Del resto le donne italiane, nella sorprendente misura del 90%, si impegnano a migliorare il proprio benessere fisico, affidandosi (40%) a moto e attività sportiva e, in pari misura, a una corretta alimentazione.  Questi è quanto emerge grazie alla ricerca su “Donne, Sport, Salute e Benessere” condotta dalla Doxa.

Da questo fitto programma di visite e controlli per la prevenzione, non sono certo escluse le detenute. A Cagliari, per esempio, anche quest’anno si terrà l’8 marzo l’incontro con le detenute “Un sorriso oltre le sbarre” con un focus particolare verso la salute. È in fase di definizione un programma per realizzare una visita senologica.

Non mancano iniziative di solidarietà a favore dei poveri e delle fasce disagiate: a Roma con la collaborazione del Vicariato e della Caritas Diocesana, Artemisia Onlus si dedicherà alla prevenzione gratuita.

Tanti buoni motivi per chiedere più salute e meno mimose.

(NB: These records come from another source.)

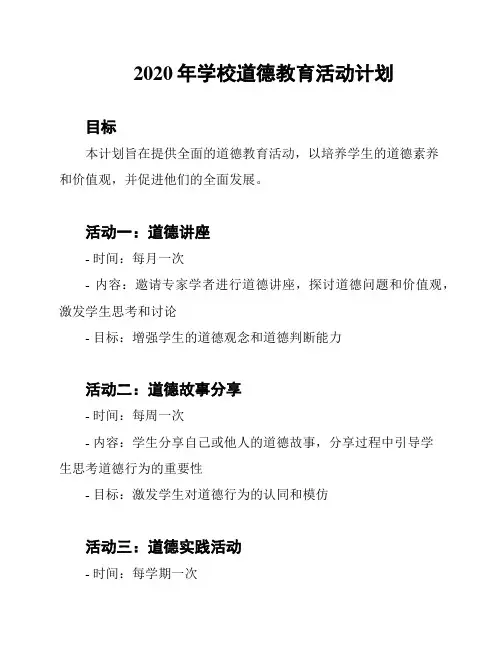 2020 年学校道德教育活动计划

目标

本计划旨在提供全面的道德教育活动，以培养学生的道德素养和价值观，并促进他们的全面发展。

活动一：道德讲座

- 时间：每月一次

- 内容：邀请专家学者进行道德讲座，探讨道德问题和价值观，激发学生思考和讨论

- 目标：增强学生的道德观念和道德判断能力

活动二：道德故事分享

- 时间：每周一次

- 内容：学生分享自己或他人的道德故事，分享过程中引导学生思考道德行为的重要性

- 目标：激发学生对道德行为的认同和模仿

活动三：道德实践活动

- 时间：每学期一次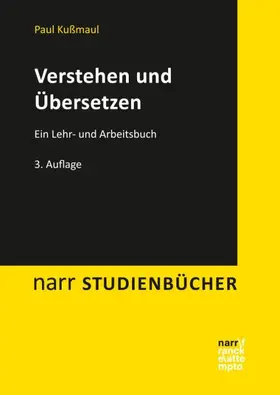 Paul Kußmaul

Verstehen und Übersetzen

Ein Lehr- und Arbeitsbuch

3. Auflage

narr STUDIENBÜCHER

narr\f
ranck
e\atte
mpto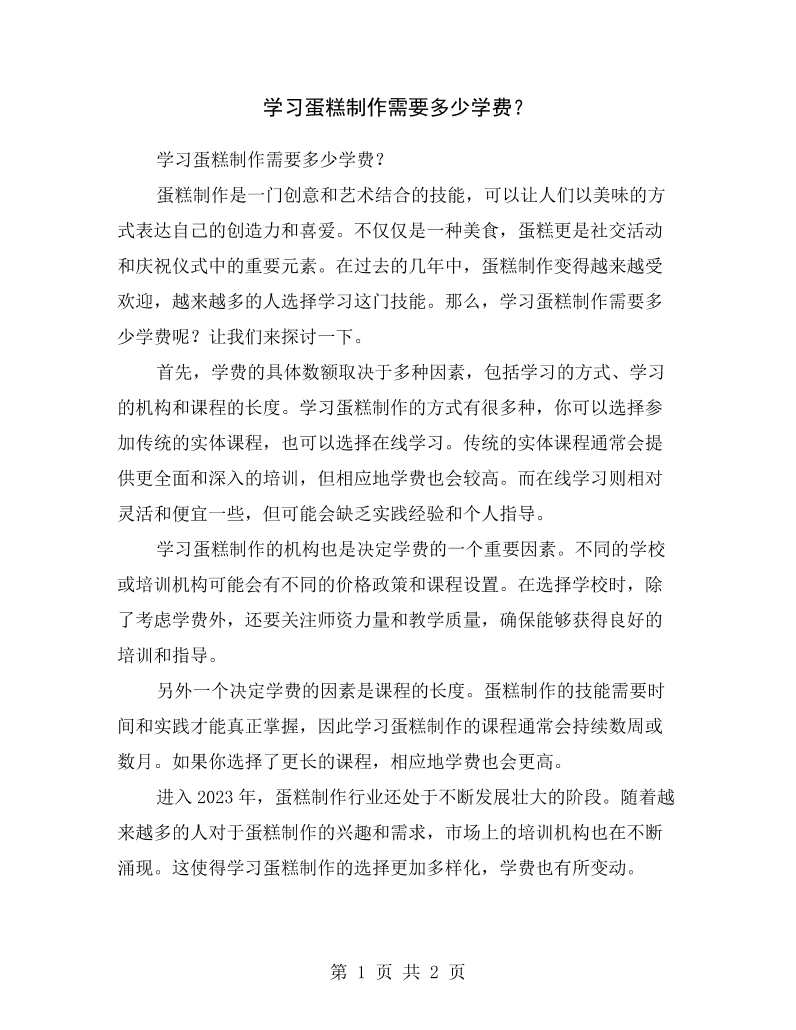 学习蛋糕制作需要多少学费？

学习蛋糕制作需要多少学费？

蛋糕制作是一门创意和艺术结合的技能，可以让人们以美味的方式表达自己的创造力和喜爱。不仅仅是一种美食，蛋糕更是社交活动和庆祝仪式中的重要元素。在过去的几年中，蛋糕制作变得越来越受欢迎，越来越多的人选择学习这门技能。那么，学习蛋糕制作需要多少学费呢？让我们来探讨一下。

首先，学费的具体数额取决于多种因素，包括学习的方式、学习的机构和课程的长度。学习蛋糕制作的方式有很多种，你可以选择参加传统的实体课程，也可以选择在线学习。传统的实体课程通常会提供更全面和深入的培训，但相应地学费也会较高。而在线学习则相对灵活和便宜一些，但可能会缺乏实践经验和个人指导。

学习蛋糕制作的机构也是决定学费的一个重要因素。不同的学校或培训机构可能会有不同的价格政策和课程设置。在选择学校时，除了考虑学费外，还要关注师资力量和教学质量，确保能够获得良好的培训和指导。

另外一个决定学费的因素是课程的长度。蛋糕制作的技能需要时间和实践才能真正掌握，因此学习蛋糕制作的课程通常会持续数周或数月。如果你选择了更长的课程，相应地学费也会更高。

进入2023年，蛋糕制作行业还处于不断发展壮大的阶段。随着越来越多的人对于蛋糕制作的兴趣和需求，市场上的培训机构也在不断涌现。这使得学习蛋糕制作的选择更加多样化，学费也有所变动。

第1页 共2页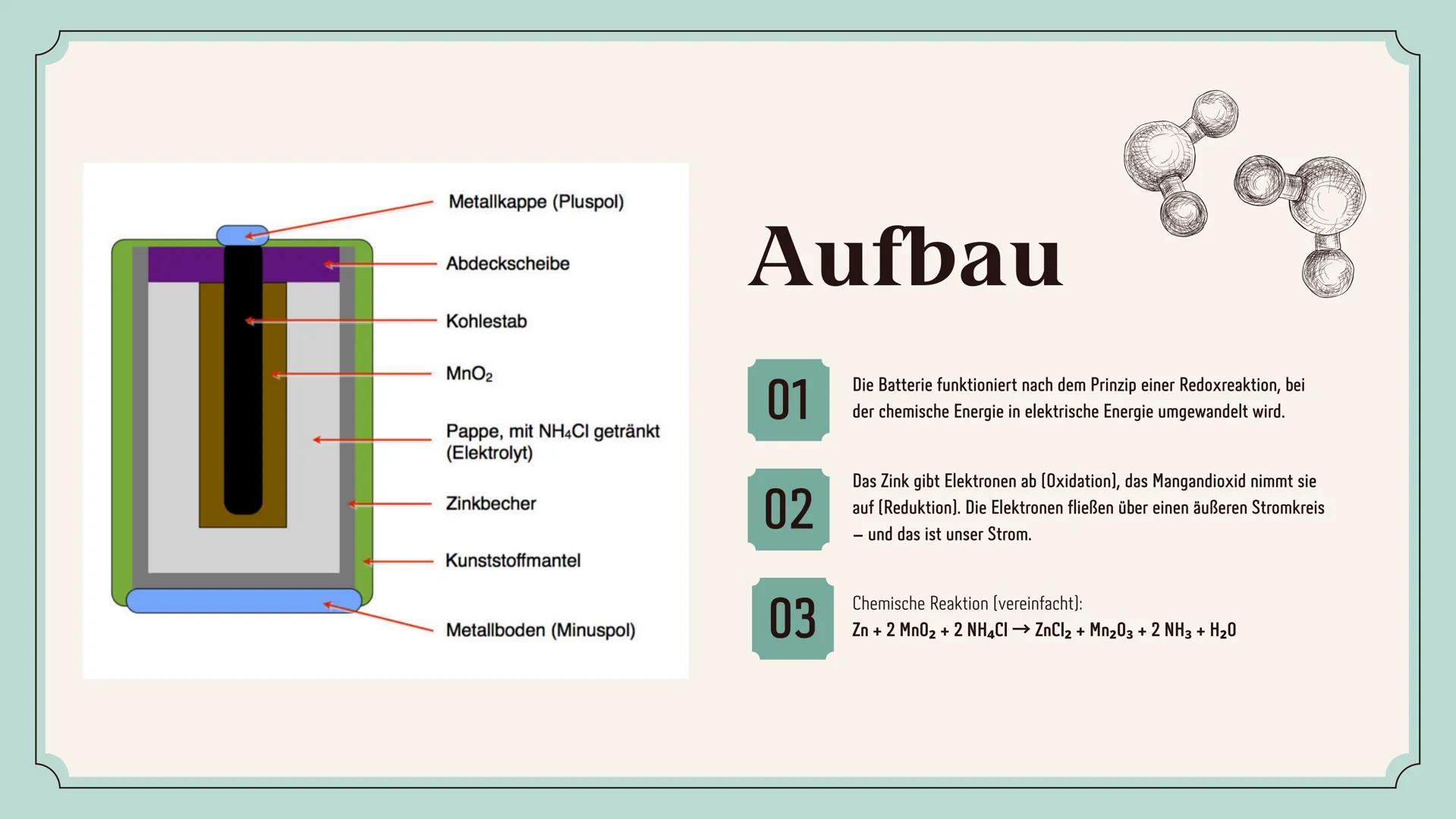 Metallkappe (Pluspol)

Abdeckscheibe

Kohlestab

$MnO_2$

Pappe, mit $NH_4Cl$ getränkt (Elektrolyt)

Zinkbecher

Kunststoffmantel

Metallboden (Minuspol)

Aufbau

01

Die Batterie funktioniert nach dem Prinzip einer Redoxreaktion, bei der chemische Energie in elektrische Energie umgewandelt wird.

02

Das Zink gibt Elektronen ab (Oxidation), das Mangandioxid nimmt sie auf (Reduktion). Die Elektronen fließen über einen äußeren Stromkreis – und das ist unser Strom.

03

Chemische Reaktion (vereinfacht):
$Zn + 2\ MnO_2 + 2\ NH_4Cl \rightarrow ZnCl_2 + Mn_2O_3 + 2\ NH_3 + H_2O$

Il 2016 è stato per il nostro Paese un anno molto positivo per quanto riguarda il numero dei trapianti e delle donazioni di organi effettuate. Si acheter viagra calcola che i pazienti trapiantati lo scorso anno hanno toccato quota 3.736, circa 400 in più dell’anno precedente.

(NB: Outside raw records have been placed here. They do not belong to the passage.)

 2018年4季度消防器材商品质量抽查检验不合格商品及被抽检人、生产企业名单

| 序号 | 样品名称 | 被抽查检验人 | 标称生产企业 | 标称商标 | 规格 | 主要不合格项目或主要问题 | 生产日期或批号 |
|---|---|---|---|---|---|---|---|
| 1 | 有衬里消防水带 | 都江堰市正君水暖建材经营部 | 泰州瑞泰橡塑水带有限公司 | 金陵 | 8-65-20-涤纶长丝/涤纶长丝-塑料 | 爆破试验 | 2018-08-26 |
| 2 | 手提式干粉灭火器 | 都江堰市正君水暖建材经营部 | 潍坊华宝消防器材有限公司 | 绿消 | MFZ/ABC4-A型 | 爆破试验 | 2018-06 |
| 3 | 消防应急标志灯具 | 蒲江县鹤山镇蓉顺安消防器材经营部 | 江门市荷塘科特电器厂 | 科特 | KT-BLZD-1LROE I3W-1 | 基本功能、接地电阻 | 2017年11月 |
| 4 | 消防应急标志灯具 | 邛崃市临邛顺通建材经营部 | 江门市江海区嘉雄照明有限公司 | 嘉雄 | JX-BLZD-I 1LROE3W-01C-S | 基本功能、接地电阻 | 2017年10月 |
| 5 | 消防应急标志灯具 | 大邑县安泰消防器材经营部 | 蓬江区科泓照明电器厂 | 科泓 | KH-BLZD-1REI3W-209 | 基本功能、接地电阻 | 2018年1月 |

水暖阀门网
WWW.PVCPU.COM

La cifra più elevata mai registrata a livello nazionale e del maggiore incremento mai osservato (+13%). I dati emersi dalle indagini del Centro nazionale trapianti (Cnt) confermano un trend incoraggiante: nell’ultimo anni sono stati eseguiti 3.268 trapianti, contro i 3.002 del 2015 e il totale dei donatori d’organi è stato di 1.260, contro i 1.165 dello scorso anno. La principale novità riguarda le donazioni da vivente, che già nel 2015 avevano registrato un incremento del 20,4% rispetto all’anno precedente. In particolare quelle di rene da vivente hanno raggiunto un altro record, superando per la prima volta la soglia dei 300 prelievi.

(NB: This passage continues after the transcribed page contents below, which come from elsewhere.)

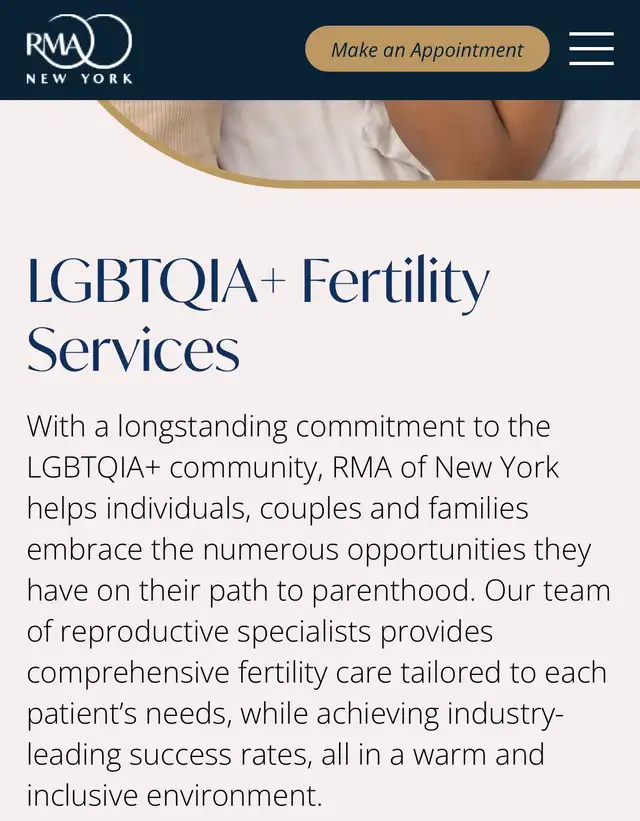 RMA
NEW YORK

Make an Appointment

LGBTQIA+ Fertility Services

With a longstanding commitment to the LGBTQIA+ community, RMA of New York helps individuals, couples and families embrace the numerous opportunities they have on their path to parenthood. Our team of reproductive specialists provides comprehensive fertility care tailored to each patient's needs, while achieving industry-leading success rates, all in a warm and inclusive environment.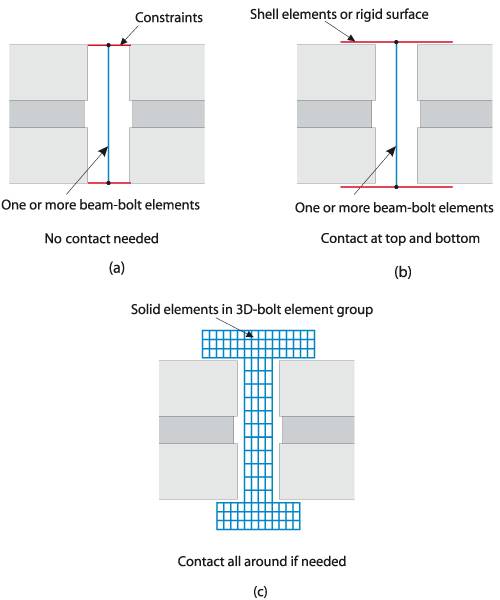 Constraints

One or more beam-bolt elements

No contact needed

(a)

Shell elements or rigid surface

One or more beam-bolt elements

Contact at top and bottom

(b)

Solid elements in 3D-bolt element group

Contact all around if needed

(c)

Tra le buone pratiche spicca la collaborazione tra AIDO e Comune di Milano: nel capoluogo lombardo sono 25 mila i milanesi maggiorenni che hanno detto sì alla donazione degli organi. Una decisione molto importante che ogni cittadino prende al momento del rinnovo della carta d’identità, esprimendo la propria volontà sul tema della donazione.

La volontà espressa in vita sui propri organi è il più grande principio di autodeterminazione che un individuo possa compiere, è il maggiore rispetto e diritto civile possibile. “A sessant’anni da quando Don Gnocchi, contro ogni legge, scelse di donare le cornee alla sua morte, oggi i medici hanno finalmente la possibilità di eseguire le volontà di una persona che si è espressa in merito con una forte delega all’azione” – ricorda il coordinatore Regionale Trapianti della Lombardia, Giuseppe Piccolo.

La regione italiana con il maggior numero di donatori di organi è l’Emilia Romagna (86 mila consensi) seguita in seconda posizione dalla Lombardia (84mila). In tutta Italia le adesioni si attestano sulle 415 mila a fronte di 3.000 trapianti effettuati annualmente e a fronte di una lista di attesa di 9.000 malati, di cui 500 ogni anno muoiono prima che l’organo di cui hanno bisogno sia disponibile.

Non ci sono limiti di età alla donazione: in alcuni casi gli organi possono essere prelevati anche a una persona con più di 80 anni. Due sono le uniche certezze che regolano la donazione: il rispetto della volontà dell’individuo, la sua libera scelta consapevole, e l’avvenuto decesso. In Italia, il programma terapeutico dell’espianto di organi è uno dei migliori in tutta Europa e conferma un trend positivo di questo tipo di operazioni. La percentuale di sopravvivenza, a 5 anni dal trapiano, varia tra l’80% e il 90% con un sensibile miglioramento del ritorno alla vita normale del paziente trapiantato.